The Supreme Court on Friday sought the response of the Centre and the governments of Delhi and Punjab on a petition filed by Jagtar Singh Hawara – currently serving life imprisonment at Tihar jail in the 1995 murder case involving former Punjab chief minister Beant Singh – to be shifted to a Punjab jail.
Hawara, 54, who has already undergone 28 years of incarceration, told the top court that his daughter stays in Punjab along with his extended family and a case pending against him in a Punjab court cannot be prosecuted effectively by his lawyer who cannot travel to Delhi before every date.
The bench, headed by justice Bhushan R Gavai, issued notice on Hawara’s petition. Senior advocate Colin Gonsalves and advocate Satya Mitra represented the convict. The bench, also comprising justice KV Viswanathan, granted four weeks for the respective governments to file responses.
Hawara was arrested on September 21, 1995, for being part of the conspiracy to assassinate the former CM after a bomb blast at the secretariat complex in Chandigarh. A trial court awarded him death penalty in 2007 but the Punjab and Haryana high court in 2010 commuted it to life sentence, requiring him to spend the rest of his life in prison. His appeal against the HC order is still pending before the top court.
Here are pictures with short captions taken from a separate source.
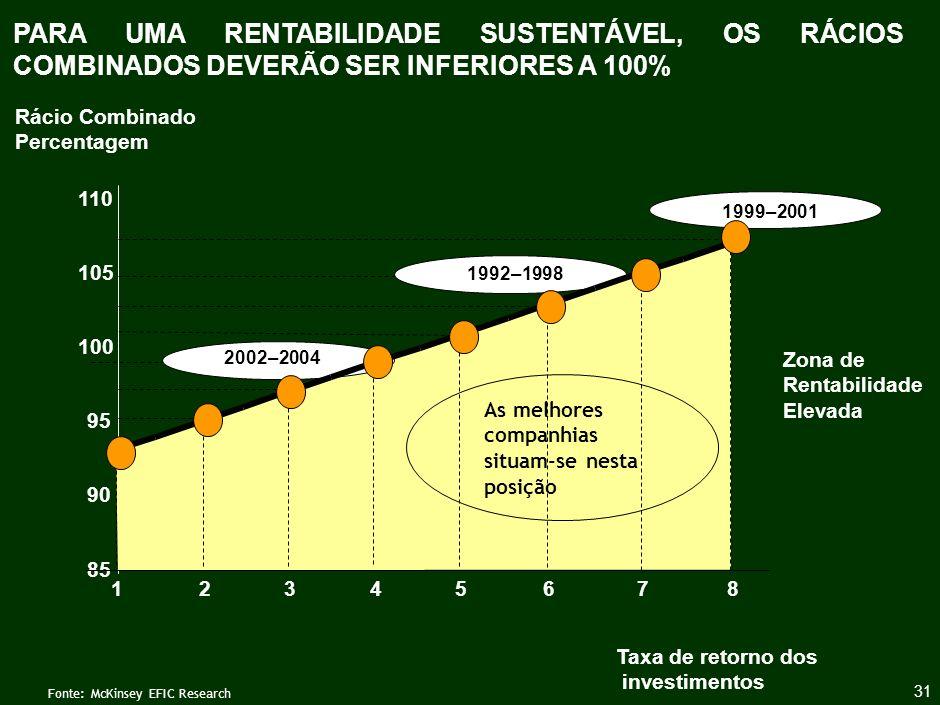 A PREVISÃO DOS ANALISTAS É DE UMA REDUÇÃO DO RÁCIO COMBINADO ATÉ 2005...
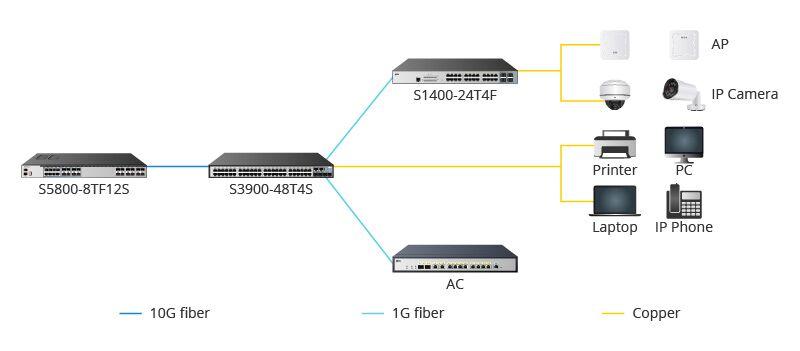 S390048T4S Switch Application.jpg
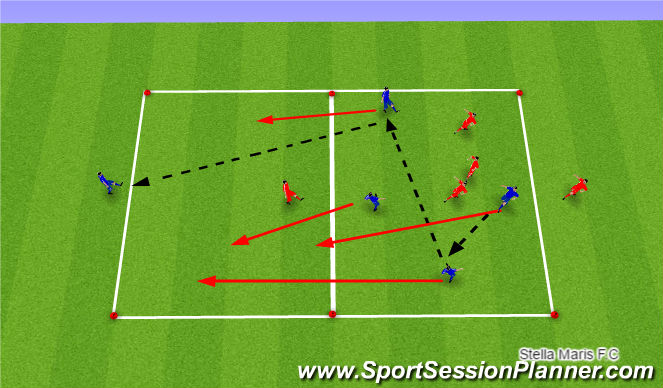Football/Soccer Session Plan Drill (Colour): Functional practise - Movement & opening out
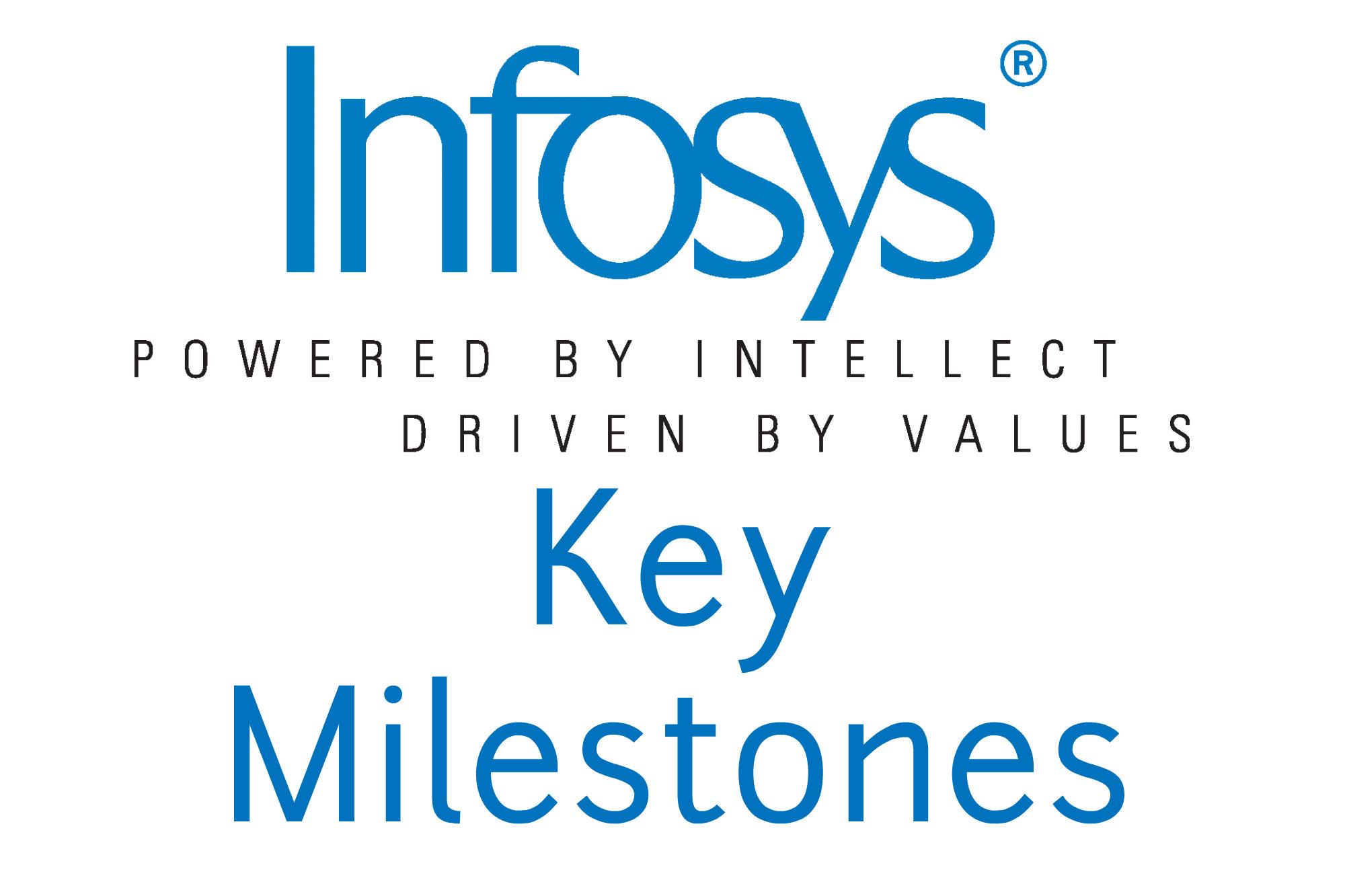 Infosys Milestones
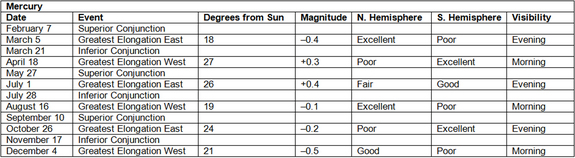 In 2012, Northern Hemisphere observers will have two periods when Mercury can easily be located.
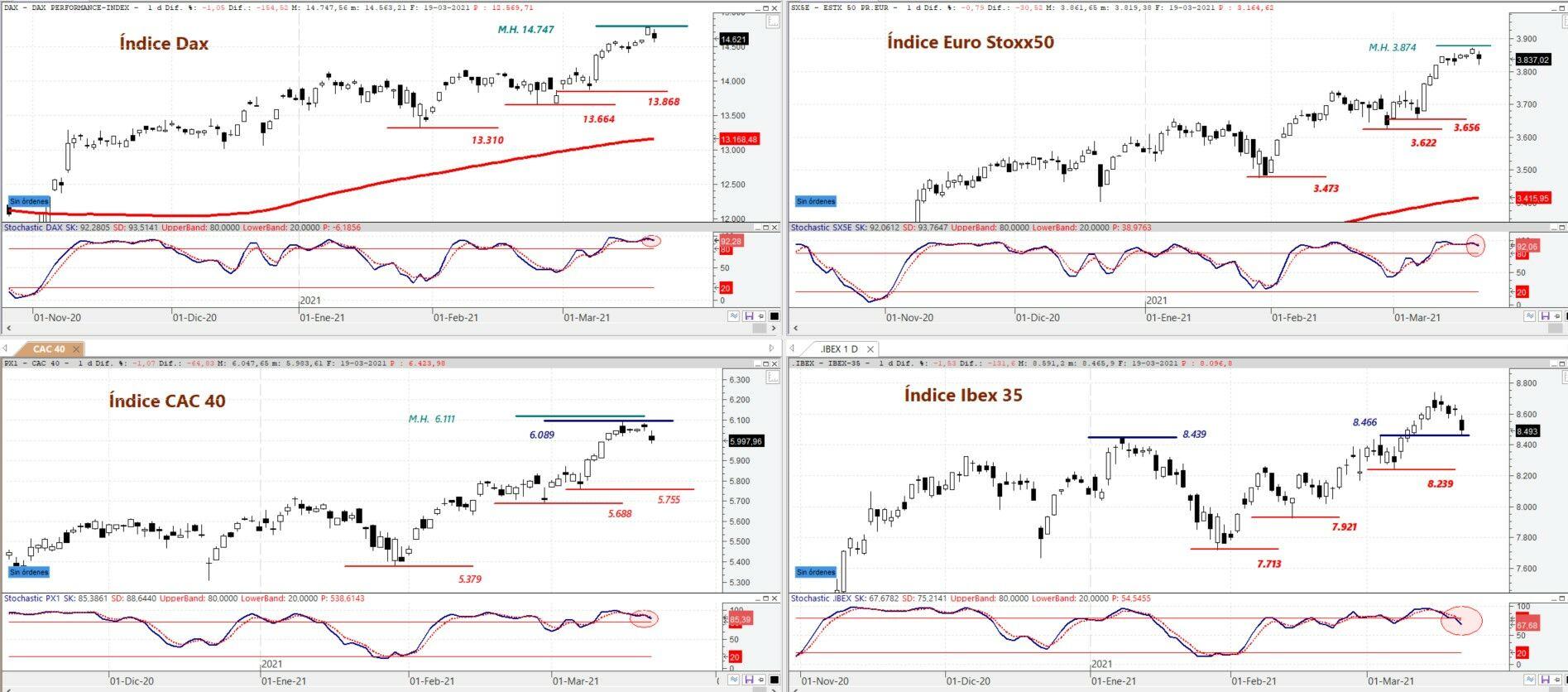 DAX, EURO STOXX 50, CAC 40 e IBEX 35 en gráfico diario
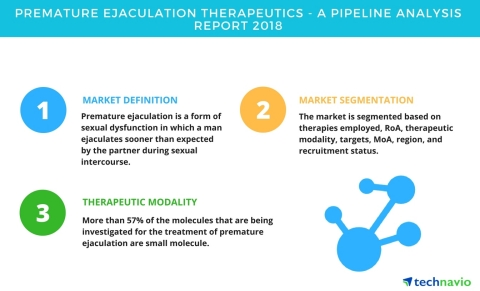 Technavio has published a new report on the drug development pipeline for premature ejaculation, including a detailed study of the pipeline molecules. (Graphic: Business Wire)
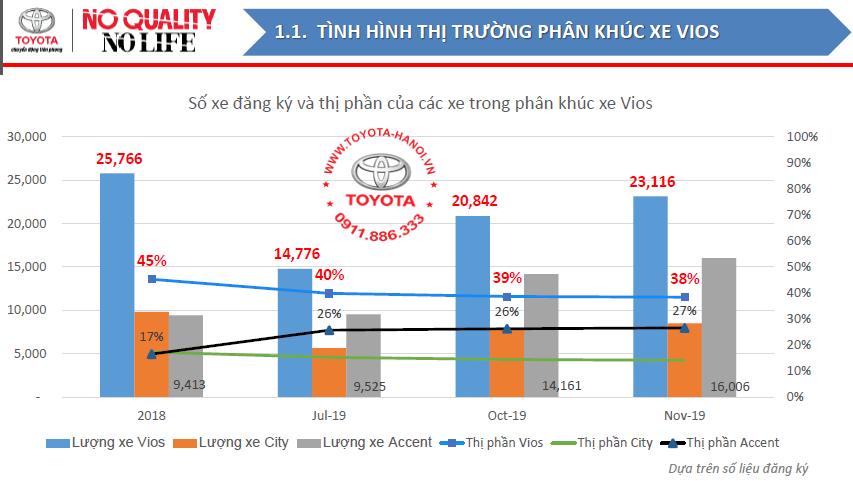 doanh số xe Vios so với accent và city năm 2018 và 2019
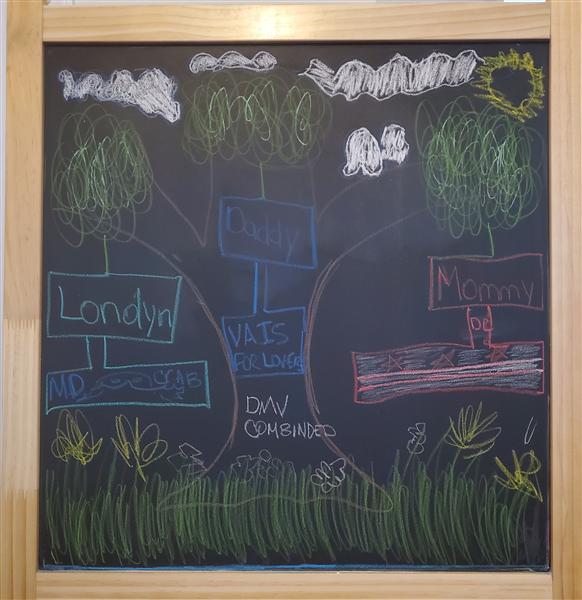 Londyn Jackson Family Tree.jpg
In his petition, Hawara said that being a high-risk prisoner cannot be a ground to keep him confined to Delhi jail when no case against him is pending here. He pointed out that several high-risk prisoners such as Gurdeep Singh Khera and Devinderpal Singh Bhullar, who have been arrested under anti-terror laws, were originally incarcerated in Delhi and subsequently transferred to Punjab prisons.
Hawara’s wife has passed away while his daughter, who is now 19, stays in Punjab along with his extended family. Following the killing, nearly 36 cases were lodged against him in Punjab. While he has been acquitted in 35 of them, in the one case that remains, Hawara cited his inability to attend the court proceedings.
Even his lawyer is 82 years old and unable to travel to Delhi for consultations. Initially following his arrest, he was lodged in a Punjab jail. In 2004, he escaped from jail and was caught after nearly one year. Following his re-arrest, he was shifted to Tihar. Since then, his conduct in jail has been without any blemish, Hawara added.
Earlier this week, the top court had issued notice on the petition of another convict in the Beant Singh murder case – Balwant Singh Rajoana, a sympathiser of the Babbar Khalsa militant group – to commute his death sentence to life term.